Accessing GP services and medical records online
You can now:
View a detailed version of your medical records, including:
*Demographic details: Your name, address, date of birth.
*Appointment details: The GP you saw; appointment date; reason for the visit; history; examination and outcome.
*Problems/diagnoses: Details of your medical conditions.
*Allergies and adverse reactions to medication: For example, you may have previously reacted badly to penicillin.
*Medication: The dose, quantity, and when medication was last issued.
*Immunisations: Influenza or tetanus, for example.
*Values: Blood pressure readings, for example.
*Procedure details: Medical or surgical information, and codes in consultation (signs, symptoms).
*Links: Links to information about your treatment or diagnosis.
*Letters and attachments: A note that your GP has communicated with another clinician, for example, a hospital consultant. The letter itself may not be included.
What you can’t see and why
A GP may believe it is not in the best interests of a patient to see all the information in their medical record. GPs can withhold “free text” notes and administrative information.
Book an appointment to see your GP: Most surgeries now let you book, view, amend and cancel appointments online.
Request a repeat prescription: Most GPs now allow patients to request a repeat prescription online.
Get test results: Many test results are now available online. GPs may still request a face-to-face or telephone appointment to discuss some results.
How do I access online services with my GP surgery?
Ask at reception about registering to use online services. They will explain the options, including logging in securely via a website or using a smartphone app, such as Patient Access.
You will be given an information leaflet and asked to complete a registration form and questionnaire. Once appropriate checks are completed, you will be registered for online access and given a username and unique password.
Are my records secure?
The clinical software systems used to store patient medical records are designed to be secure. It’s important to choose a strong password and keep it secret.
Keep your device (smartphone, iPad or desktop) secure too and log out after viewing your record.
Before sharing your record with anyone, consider whether it’s in your best interests and how that information might be used.
Who can see my medical records?
Your health records are confidential and can only be seen by a healthcare professional on a need-to-know basis.
You can allow other people to see your health records, for example, a pharmacist.
What can I do if my GP refuses access to my medical record?

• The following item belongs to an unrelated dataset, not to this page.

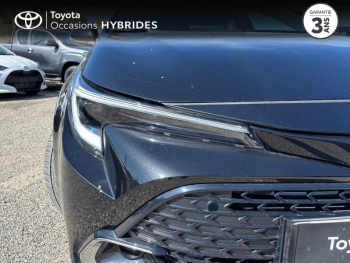 Photo 20 du bon plan TOYOTA Corolla Touring Spt 2.0 196ch Design MY23 occasion à 29990 €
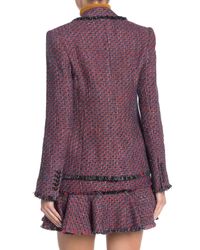 veronica beard fabian jacket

A refusal to grant medical records access can be challenged through an official complaint to the NHS Trust or social services department concerned or via the Information Commissioner’s Office (01625 54 57 45).
Understanding your records
Your records are written to help medical people look after you and so sometimes you may not understand everything you see. If you find anything difficult to understand, as well as talking to your doctor or nurse, you can go to www.patient.info or the NHS Choices website.
NHS Choices has more information about accessing medical records.
How is consent given?
You apply for access via the reception desk. The Dr has the option to accept or deny patients request to access record. We only deny access in exceptional circumstances.